__TEXTE EXTRAIT__:
....

En 2010, dans un article du quotidien Sabah diffusé en Turquie, les identités des politiciens kurdes sous contrôle judiciaire ainsi que le CIK avaient été ouvertement partagés. Fidan Dogan était la voix des revendications et de la juste cause d’un peuple qui n’a pour seul but que de bâtir les piliers d’un système démocratique et d’établir un pont entre les Kurdes et l’opinion publique internationale. Elle a contribué à tisser la base de la juste véritable perception des Kurdes à la suite de la victoire de Kobané contre l’ennemi de toute l’humanité. Fidan Dogan a été exécutée par des commanditaires qui ont pour unique et seul but d’éradiquer cette perception juste qui malgré toutes les attaques sanguinaires, qui visent les civils aujourd’hui à Sur, Cizre, Farqin, Silopi et beaucoup de villes kurdes, est déterminée à exister a travers la résistance du peuple Kurde.
Leyla Saylemez, jeune kurde était originaire d’Amed où les massacres de civil-e-s sont devenus quotidiens. Elle était très active dans la jeunesse kurde qui est le rempart principal contre les politiques d’assimilation contre la troisième génération de la mouvance progressiste kurde qui prône un système où toutes les composantes de la société pourraient vivre en harmonie. Elle a su sensibiliser la jeunesse kurde autour d’actions, de manifestations ou de protestations qui étaient souvent criminalisées par les Etats Européens. Son ambition était de construire un monde meilleur tout comme la jeunesse progressiste du monde. Elle était dans la ligné de Sakine Cansiz, elle était convaincue qu’un jour, à chaque coin de son pays, les jeunes femmes kurdes éveilleraient leur conscience pour s’émanciper et s’auto-gérer, comme ces milliers de jeunes femmes yézidies, malgré les obstacles les plus atroces.. Celles-ci sans aucune peur défient et combattent, au prix de leur vie, Daesh qui continue de séquestrer des milliers de ces femmes, et des enfants, dans des bazars et des prisons sécrètes.

....

__CONSIGNE__: Renvoie mot pour mot l'intégralité du texte extrait ci-dessus.

Enregistrements issus d'une collecte de données:
....

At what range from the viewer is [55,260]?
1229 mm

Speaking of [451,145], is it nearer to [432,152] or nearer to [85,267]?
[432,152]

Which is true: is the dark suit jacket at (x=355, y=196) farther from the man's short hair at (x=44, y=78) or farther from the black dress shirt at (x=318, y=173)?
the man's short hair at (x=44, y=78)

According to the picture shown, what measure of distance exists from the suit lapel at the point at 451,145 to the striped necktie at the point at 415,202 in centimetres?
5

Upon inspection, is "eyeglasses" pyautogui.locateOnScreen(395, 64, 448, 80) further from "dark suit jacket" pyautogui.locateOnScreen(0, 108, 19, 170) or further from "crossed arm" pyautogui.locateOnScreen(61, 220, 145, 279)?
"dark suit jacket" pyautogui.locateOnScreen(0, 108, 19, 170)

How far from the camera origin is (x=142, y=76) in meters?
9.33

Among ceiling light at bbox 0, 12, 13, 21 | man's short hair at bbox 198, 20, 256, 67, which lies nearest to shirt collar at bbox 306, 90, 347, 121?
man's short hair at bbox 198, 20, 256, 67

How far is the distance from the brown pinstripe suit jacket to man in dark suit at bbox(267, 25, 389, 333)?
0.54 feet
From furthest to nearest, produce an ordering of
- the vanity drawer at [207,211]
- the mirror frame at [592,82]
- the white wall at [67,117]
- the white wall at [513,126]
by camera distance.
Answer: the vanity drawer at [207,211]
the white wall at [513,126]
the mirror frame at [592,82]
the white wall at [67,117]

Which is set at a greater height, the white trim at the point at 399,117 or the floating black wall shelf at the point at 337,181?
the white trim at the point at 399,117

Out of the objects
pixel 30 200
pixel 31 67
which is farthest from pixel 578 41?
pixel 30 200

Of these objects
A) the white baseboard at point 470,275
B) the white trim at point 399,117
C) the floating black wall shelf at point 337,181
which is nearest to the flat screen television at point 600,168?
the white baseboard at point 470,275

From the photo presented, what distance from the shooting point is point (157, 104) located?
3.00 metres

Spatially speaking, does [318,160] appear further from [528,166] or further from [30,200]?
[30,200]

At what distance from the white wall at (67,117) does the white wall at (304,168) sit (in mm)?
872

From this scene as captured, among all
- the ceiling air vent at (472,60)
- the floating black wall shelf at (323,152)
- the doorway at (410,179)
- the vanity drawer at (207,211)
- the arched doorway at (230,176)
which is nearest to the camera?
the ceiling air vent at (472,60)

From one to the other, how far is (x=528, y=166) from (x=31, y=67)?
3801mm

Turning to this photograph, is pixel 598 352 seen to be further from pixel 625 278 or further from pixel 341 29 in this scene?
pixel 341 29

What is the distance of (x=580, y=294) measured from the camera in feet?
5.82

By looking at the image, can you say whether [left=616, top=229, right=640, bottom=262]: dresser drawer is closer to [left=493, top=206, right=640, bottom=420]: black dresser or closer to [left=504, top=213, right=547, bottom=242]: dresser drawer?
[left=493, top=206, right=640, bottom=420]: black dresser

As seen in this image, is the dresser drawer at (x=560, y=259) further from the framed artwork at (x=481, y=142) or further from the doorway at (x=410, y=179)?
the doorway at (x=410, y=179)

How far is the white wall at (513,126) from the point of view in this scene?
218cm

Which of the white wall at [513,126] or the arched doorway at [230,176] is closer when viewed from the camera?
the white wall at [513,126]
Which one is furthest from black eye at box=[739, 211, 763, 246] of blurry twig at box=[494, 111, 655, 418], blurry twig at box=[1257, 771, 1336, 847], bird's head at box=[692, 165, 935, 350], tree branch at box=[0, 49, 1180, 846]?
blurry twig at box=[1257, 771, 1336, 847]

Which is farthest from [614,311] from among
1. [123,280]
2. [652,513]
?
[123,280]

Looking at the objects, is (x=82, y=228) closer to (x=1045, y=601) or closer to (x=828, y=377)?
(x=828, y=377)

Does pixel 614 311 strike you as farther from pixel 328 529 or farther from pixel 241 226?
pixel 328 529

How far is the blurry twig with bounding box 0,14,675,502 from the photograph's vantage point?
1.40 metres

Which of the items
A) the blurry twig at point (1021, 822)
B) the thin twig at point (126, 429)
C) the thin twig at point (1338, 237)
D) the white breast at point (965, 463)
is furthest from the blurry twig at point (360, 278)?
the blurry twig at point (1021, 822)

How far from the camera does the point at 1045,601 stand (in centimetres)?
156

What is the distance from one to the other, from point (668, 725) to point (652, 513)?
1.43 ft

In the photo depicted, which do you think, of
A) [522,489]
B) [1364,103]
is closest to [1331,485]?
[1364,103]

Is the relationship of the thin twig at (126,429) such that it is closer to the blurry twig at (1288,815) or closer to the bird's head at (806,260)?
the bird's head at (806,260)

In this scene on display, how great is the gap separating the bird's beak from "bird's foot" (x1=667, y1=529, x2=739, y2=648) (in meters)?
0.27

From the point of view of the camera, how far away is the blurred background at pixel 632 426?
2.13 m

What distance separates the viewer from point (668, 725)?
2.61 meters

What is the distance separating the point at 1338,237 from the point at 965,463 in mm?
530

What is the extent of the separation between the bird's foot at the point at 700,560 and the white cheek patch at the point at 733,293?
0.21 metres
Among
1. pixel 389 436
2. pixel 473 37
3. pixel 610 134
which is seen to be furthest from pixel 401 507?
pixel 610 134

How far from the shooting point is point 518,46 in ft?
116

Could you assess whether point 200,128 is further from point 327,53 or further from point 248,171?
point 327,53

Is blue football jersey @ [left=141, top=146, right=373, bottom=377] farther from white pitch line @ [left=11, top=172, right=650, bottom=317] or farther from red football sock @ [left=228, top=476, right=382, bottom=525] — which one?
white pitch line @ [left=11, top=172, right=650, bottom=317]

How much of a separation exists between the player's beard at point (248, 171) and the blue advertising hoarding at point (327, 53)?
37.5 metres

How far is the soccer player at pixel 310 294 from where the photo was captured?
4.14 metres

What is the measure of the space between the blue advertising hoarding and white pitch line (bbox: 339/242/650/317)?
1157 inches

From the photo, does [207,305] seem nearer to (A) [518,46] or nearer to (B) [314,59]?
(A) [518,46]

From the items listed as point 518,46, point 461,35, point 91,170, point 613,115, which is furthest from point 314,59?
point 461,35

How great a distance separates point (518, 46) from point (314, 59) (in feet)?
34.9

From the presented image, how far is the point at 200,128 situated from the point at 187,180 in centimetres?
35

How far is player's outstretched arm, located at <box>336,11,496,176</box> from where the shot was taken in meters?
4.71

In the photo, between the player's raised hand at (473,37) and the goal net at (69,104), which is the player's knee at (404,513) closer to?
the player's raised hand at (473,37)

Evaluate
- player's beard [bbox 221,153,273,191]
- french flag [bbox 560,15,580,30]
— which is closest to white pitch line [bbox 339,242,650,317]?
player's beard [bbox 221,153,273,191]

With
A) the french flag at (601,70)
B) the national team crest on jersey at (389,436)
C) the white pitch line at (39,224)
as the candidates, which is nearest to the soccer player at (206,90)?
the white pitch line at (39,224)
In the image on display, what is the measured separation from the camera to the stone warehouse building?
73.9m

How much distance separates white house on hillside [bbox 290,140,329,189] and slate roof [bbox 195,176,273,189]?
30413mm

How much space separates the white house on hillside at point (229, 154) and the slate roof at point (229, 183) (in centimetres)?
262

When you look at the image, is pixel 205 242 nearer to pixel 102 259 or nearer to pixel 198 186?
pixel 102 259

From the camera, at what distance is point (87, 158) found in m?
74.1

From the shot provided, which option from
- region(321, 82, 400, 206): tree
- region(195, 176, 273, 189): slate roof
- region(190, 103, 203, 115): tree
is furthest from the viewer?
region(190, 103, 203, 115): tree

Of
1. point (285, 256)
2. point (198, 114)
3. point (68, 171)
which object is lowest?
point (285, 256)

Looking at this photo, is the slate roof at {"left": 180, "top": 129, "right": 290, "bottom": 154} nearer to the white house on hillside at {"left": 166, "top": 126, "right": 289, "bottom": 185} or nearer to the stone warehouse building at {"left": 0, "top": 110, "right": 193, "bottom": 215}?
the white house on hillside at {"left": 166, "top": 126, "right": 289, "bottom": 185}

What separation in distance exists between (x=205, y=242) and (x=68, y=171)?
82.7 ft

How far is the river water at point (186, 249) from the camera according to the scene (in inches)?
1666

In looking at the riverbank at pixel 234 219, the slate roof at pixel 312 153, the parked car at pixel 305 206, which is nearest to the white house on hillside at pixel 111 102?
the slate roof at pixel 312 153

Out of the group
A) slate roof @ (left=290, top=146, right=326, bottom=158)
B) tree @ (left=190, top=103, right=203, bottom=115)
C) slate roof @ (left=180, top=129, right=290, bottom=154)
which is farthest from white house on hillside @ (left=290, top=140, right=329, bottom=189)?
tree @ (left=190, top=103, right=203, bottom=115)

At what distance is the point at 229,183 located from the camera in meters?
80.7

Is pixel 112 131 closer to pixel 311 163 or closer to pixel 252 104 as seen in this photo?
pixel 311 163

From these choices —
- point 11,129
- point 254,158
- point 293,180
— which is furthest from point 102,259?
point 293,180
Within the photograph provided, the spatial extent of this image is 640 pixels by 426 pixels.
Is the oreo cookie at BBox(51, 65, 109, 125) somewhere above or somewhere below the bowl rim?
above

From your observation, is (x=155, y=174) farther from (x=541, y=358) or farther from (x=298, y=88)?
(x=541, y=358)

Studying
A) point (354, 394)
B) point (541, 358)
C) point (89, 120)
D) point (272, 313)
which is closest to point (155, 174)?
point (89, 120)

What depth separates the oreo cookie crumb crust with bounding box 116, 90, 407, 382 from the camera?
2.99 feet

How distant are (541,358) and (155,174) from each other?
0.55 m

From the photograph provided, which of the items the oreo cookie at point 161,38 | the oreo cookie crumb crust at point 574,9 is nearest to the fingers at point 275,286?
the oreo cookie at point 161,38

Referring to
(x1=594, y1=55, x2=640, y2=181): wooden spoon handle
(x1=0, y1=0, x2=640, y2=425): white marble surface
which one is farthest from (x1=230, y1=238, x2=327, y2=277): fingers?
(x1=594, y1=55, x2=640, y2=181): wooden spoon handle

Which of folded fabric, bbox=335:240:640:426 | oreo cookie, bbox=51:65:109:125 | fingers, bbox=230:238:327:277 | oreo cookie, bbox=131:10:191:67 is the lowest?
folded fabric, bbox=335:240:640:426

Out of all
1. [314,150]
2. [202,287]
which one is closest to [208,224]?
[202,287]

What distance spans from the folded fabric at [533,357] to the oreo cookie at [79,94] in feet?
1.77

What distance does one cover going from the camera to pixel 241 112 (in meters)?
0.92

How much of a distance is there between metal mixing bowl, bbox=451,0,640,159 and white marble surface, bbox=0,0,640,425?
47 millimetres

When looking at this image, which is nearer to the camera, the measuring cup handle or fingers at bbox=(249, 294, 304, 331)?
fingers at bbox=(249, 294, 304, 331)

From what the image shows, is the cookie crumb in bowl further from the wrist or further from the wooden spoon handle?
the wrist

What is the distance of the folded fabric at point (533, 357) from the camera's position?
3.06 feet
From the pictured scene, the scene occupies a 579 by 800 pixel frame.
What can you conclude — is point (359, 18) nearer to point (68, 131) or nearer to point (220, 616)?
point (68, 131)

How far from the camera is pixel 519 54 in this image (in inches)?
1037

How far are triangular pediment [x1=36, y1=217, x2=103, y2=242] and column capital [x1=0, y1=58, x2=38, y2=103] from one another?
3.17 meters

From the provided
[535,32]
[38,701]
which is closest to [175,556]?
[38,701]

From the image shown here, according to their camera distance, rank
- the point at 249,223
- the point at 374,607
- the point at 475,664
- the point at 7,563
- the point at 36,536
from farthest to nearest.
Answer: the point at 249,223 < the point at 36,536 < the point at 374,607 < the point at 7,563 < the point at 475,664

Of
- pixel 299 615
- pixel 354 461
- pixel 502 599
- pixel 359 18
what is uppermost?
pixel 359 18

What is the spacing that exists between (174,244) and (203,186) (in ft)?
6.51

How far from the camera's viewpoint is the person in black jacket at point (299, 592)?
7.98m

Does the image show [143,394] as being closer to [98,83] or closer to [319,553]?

....

__RÉSULTAT OBTENU__:
En 2010, dans un article du quotidien Sabah diffusé en Turquie, les identités des politiciens kurdes sous contrôle judiciaire ainsi que le CIK avaient été ouvertement partagés. Fidan Dogan était la voix des revendications et de la juste cause d’un peuple qui n’a pour seul but que de bâtir les piliers d’un système démocratique et d’établir un pont entre les Kurdes et l’opinion publique internationale. Elle a contribué à tisser la base de la juste véritable perception des Kurdes à la suite de la victoire de Kobané contre l’ennemi de toute l’humanité. Fidan Dogan a été exécutée par des commanditaires qui ont pour unique et seul but d’éradiquer cette perception juste qui malgré toutes les attaques sanguinaires, qui visent les civils aujourd’hui à Sur, Cizre, Farqin, Silopi et beaucoup de villes kurdes, est déterminée à exister a travers la résistance du peuple Kurde.
Leyla Saylemez, jeune kurde était originaire d’Amed où les massacres de civil-e-s sont devenus quotidiens. Elle était très active dans la jeunesse kurde qui est le rempart principal contre les politiques d’assimilation contre la troisième génération de la mouvance progressiste kurde qui prône un système où toutes les composantes de la société pourraient vivre en harmonie. Elle a su sensibiliser la jeunesse kurde autour d’actions, de manifestations ou de protestations qui étaient souvent criminalisées par les Etats Européens. Son ambition était de construire un monde meilleur tout comme la jeunesse progressiste du monde. Elle était dans la ligné de Sakine Cansiz, elle était convaincue qu’un jour, à chaque coin de son pays, les jeunes femmes kurdes éveilleraient leur conscience pour s’émanciper et s’auto-gérer, comme ces milliers de jeunes femmes yézidies, malgré les obstacles les plus atroces.. Celles-ci sans aucune peur défient et combattent, au prix de leur vie, Daesh qui continue de séquestrer des milliers de ces femmes, et des enfants, dans des bazars et des prisons sécrètes.